Lexploria - Legal research enhanced by smart algorithms
Lexploria beta Legal research enhanced by smart algorithms
Menu
Browsing history:

SERT v. TURKEY

Doc ref: 47491/99 • ECHR ID: 001-24062

Document date: July 8, 2004

  • Inbound citations: 1
  • Cited paragraphs: 0
  • Outbound citations: 1

SERT v. TURKEY

Doc ref: 47491/99 • ECHR ID: 001-24062

Document date: July 8, 2004

Cited paragraphs only

THIRD SECTION

FINAL DECISION

AS TO THE ADMISSIBILITY OF

Application no. 47491/99 by Hasan SERT against Turkey

The European Court of Human Rights (Third Section), sitting on 8 July 2004 as a Chamber composed of:

Mr G. Ress , President , Mr I. Cabral Barreto , Mr L. Caflisch , Mr R. Türmen , Mr B. Zupančič , Mr J. Hedigan , Mrs A. Gyulumyan, judges , and Mr V. Berger , Section Registrar ,

Having regard to the above application lodged on 23 March 1999,

Having regard to the partial decision of 5 December 2000,

Having regard to the observations submitted by the respondent Government and the observations in reply submitted by the applicant,

Having deliberated, decides as follows:

THE FACTS

The applicant, Mr Hasan Sert, is a Turkish national who was born in 1971 and lives in Muğla. He was represented before the Court by Mr M.H. Çelik, a lawyer practising in Izmir.

A. The circumstances of the case

The facts of the case, as submitted by the parties, may be summarised as follows.

The applicant, a non-commissioned officer, was a member of the Süleymancılık group of the Nakşibendi sect.

On 4 December 1998 the Supreme Military Council ( Yüksek Askeri Şura ) decided to discharge the applicant from the army on grounds of acts of insubordination and immoral conduct pursuant to Article 94 (b) of Law no. 926.

On 14 December 1998 the Muğla Infantry Command drafted a certificate of discharge, where the reasons for the applicant’s discharge were not disclosed.

B. Relevant domestic law

In respect of relevant domestic legislation, the Court refers to its case-law in its Tepeli and Others v. Turkey decision (no. 31876/96, 12 June 2001).

COMPLAINTS

The applicant complains under Article 9 of the Convention that the decision of the Supreme Military Council amounts to a violation of his right to freedom of thought, conscience and religion. He maintains that the implicit reason for the aforementioned decision was based on his religious convictions and his wife’s Islamic scarf.

The applicant complains under Article 13 of the Convention taken in conjunction with Article 9 of the lack of any independent national authority before which his complaints can be brought with any prospect of success.

THE LAW

A. Article 9 of the Convention

The applicant complained that the decision of the Supreme Military Council amounts to a violation of his right to freedom of thought, conscience and religion. He maintained that the implicit reasons for the aforementioned decision were his religious convictions and the Islamic scarf that his wife was wearing.

The applicant relied on Article 9 which provides as follows:

“1. Everyone has the right to freedom of thought, conscience and religion; this right includes freedom to change his religion or belief and freedom, either alone or in community with others and in public or private, to manifest his religion or belief, in worship, teaching, practice and observance.

++++

What is being asked ▸ In the Sert v. Turkey decision above, what grounds did the Supreme Military Council give for discharging the applicant from the army?

Material ▸
++++

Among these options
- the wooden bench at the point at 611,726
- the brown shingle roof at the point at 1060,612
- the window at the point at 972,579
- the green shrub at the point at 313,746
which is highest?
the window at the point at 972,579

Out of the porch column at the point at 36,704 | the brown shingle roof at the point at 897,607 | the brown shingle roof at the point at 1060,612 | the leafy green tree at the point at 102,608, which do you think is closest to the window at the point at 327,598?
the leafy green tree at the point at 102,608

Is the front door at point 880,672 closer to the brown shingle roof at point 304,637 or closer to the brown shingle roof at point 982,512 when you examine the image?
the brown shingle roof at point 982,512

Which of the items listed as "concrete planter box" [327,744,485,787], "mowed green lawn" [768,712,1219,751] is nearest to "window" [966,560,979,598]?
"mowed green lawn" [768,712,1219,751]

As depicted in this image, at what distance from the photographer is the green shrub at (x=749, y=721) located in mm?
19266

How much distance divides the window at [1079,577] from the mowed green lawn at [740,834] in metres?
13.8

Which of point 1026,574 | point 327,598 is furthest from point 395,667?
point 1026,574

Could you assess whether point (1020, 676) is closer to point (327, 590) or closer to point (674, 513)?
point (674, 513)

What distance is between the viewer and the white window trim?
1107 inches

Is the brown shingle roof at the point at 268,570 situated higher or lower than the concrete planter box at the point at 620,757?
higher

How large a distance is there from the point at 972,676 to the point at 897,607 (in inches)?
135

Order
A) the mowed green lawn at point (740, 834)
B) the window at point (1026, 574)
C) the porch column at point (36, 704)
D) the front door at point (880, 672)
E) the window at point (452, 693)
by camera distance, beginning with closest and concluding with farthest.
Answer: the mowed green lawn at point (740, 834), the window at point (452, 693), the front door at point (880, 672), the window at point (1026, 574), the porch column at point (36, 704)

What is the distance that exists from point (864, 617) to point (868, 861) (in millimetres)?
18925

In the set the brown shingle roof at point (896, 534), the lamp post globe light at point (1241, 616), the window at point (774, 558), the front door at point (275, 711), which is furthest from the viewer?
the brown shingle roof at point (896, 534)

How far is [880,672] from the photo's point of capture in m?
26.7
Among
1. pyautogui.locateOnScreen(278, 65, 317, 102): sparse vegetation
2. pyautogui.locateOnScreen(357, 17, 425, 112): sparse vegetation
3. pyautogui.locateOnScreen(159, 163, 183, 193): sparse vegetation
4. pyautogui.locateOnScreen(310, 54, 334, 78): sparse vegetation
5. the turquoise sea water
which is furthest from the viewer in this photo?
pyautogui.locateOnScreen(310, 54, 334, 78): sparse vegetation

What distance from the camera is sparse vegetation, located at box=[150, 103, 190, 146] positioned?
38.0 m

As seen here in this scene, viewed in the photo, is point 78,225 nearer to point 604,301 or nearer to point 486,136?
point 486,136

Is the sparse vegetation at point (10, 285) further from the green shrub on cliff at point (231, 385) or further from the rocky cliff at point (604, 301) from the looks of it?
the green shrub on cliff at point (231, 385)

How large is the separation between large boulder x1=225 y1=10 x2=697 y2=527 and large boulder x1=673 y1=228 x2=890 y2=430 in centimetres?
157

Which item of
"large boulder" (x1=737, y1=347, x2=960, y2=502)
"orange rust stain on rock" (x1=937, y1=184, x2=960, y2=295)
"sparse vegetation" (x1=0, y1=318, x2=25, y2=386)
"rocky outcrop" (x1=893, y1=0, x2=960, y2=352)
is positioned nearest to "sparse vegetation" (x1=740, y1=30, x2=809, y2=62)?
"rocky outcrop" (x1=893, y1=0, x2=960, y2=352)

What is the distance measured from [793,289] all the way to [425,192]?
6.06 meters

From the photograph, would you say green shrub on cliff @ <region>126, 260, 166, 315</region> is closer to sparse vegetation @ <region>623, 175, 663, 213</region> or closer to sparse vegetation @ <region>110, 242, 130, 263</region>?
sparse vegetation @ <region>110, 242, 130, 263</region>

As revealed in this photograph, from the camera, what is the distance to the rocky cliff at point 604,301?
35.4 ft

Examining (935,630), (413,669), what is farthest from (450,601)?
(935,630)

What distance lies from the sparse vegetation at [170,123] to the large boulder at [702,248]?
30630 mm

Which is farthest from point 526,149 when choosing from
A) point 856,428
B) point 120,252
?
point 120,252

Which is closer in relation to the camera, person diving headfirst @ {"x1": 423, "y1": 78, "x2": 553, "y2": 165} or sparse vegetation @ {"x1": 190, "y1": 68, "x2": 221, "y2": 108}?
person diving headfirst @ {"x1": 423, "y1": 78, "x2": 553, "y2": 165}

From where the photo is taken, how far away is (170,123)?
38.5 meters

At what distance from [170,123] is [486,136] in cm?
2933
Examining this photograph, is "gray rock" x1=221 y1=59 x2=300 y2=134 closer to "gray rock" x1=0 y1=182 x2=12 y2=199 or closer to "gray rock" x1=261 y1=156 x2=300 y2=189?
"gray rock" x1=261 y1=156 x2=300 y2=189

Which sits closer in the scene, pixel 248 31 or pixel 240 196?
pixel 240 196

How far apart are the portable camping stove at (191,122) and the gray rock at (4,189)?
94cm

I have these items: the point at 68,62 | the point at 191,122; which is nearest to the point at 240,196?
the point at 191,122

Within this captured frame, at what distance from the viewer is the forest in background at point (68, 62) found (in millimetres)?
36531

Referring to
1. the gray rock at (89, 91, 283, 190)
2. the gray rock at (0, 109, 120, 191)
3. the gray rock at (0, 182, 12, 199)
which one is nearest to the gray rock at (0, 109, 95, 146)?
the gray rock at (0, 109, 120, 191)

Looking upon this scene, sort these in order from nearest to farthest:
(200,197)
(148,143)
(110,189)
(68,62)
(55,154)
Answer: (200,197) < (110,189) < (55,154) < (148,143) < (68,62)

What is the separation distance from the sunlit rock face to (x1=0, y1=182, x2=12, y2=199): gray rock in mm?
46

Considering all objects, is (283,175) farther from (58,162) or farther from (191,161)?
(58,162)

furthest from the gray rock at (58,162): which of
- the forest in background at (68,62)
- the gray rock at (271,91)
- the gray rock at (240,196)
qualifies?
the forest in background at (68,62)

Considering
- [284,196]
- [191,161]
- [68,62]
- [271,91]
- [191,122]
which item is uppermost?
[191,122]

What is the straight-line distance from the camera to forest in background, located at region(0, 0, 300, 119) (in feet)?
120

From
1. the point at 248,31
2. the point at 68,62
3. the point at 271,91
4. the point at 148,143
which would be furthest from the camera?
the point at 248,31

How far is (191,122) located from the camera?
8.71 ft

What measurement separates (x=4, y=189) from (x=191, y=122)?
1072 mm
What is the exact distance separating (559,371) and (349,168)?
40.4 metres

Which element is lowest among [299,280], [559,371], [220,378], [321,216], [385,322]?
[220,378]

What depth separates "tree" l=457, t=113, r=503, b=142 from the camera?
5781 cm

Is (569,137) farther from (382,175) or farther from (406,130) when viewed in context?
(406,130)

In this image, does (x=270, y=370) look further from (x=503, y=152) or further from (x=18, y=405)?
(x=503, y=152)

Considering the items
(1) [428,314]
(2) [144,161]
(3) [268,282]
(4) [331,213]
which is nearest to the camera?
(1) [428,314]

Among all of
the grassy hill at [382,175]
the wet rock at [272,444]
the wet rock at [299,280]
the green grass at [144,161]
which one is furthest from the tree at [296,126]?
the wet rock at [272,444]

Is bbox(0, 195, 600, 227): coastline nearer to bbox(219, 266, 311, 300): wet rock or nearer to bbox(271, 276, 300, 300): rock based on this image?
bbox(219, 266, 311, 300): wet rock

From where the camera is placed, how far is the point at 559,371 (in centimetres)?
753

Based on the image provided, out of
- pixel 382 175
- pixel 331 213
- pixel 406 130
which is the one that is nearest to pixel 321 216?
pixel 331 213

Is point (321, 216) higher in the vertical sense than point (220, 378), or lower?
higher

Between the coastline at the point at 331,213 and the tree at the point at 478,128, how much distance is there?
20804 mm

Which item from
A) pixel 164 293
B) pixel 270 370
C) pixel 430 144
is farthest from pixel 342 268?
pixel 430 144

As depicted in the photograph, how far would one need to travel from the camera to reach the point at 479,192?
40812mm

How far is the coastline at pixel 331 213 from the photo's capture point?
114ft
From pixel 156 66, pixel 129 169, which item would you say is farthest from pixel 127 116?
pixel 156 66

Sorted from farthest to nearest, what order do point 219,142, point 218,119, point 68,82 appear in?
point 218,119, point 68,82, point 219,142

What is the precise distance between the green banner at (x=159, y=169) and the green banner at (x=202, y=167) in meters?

++++

Expected output ▸ Acts of insubordination and immoral conduct, under Article 94 (b) of Law no. 926.